Feel free to read the rest but that seems quite hyperbolic

I’m not good at all the metrics presented but it would be great if someone could break this down into a metric that would be understood by the masses. Like “an average black batter will have 5 more strikes called against him than a white player over the course of the season”. Maybe it’s there but I couldn’t decipher it. If that number is 5, then ho-hum. If it’s 50 or 500, that’s interesting.

Finally, it doesn’t seem to account for the race of the catcher which one would think would be a huge variable. There are white, black and Hispanic catchers. It seems odd that a white ump would discriminate against a black pitcher/batter without regard to the race of the catcher. That’s a strange form of discrimination anyhow. You could even extend this to the manager as well.

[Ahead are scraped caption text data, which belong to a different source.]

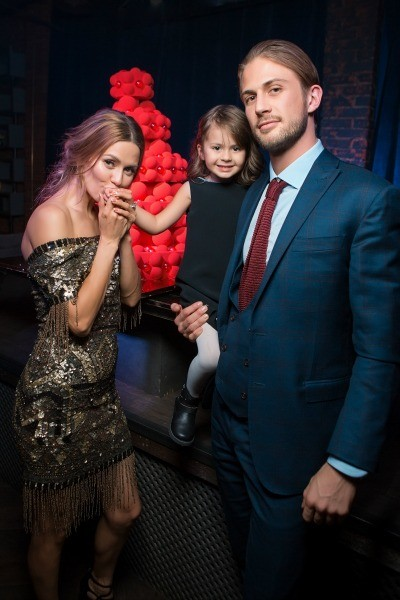 Телеведущая призналась, что боится выходить замуж за Алекса Смерфита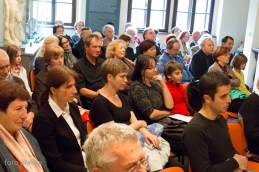 Publika.
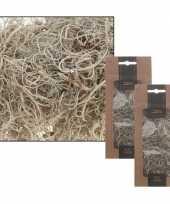 Goedkope x kerststukje maken onderdelen wit grijs krullend mos gram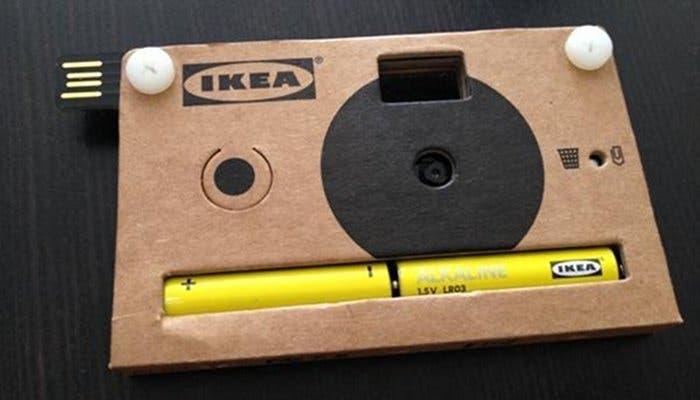 Cámara de fotos digital diseñada cartón por Ikea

   2. JJ1986 Posted: August 13, 2021 at 02:52 PM (#6034275)
There are white, black and Hispanic catchers.
Not for awhile.
   3. we all water; we all 57i66135 Posted: August 13, 2021 at 04:24 PM (#6034289)
Not for awhile.
whither charles johnson.
   4. winnipegwhip Posted: August 13, 2021 at 04:46 PM (#6034295)
Which way were the Derek Jeter at-bats measured?
   5. Bhaakon Posted: August 13, 2021 at 05:48 PM (#6034303)
The conclusions are pretty hyperbolic, because that's how scholars are often trained to write. You don't get grants for hedging. The actual effects appear real but minuscule and complicated in unexpected ways.
   6. gef the talking mongoose, peppery hostile Posted: August 13, 2021 at 06:47 PM (#6034309)
whither charles johnson.

Initially read that as "whiter Charles Johnson" ...
   7. kcgard2 Posted: August 13, 2021 at 06:48 PM (#6034310)
If that number is 5, then ho-hum. If it’s 50 or 500, that’s interesting.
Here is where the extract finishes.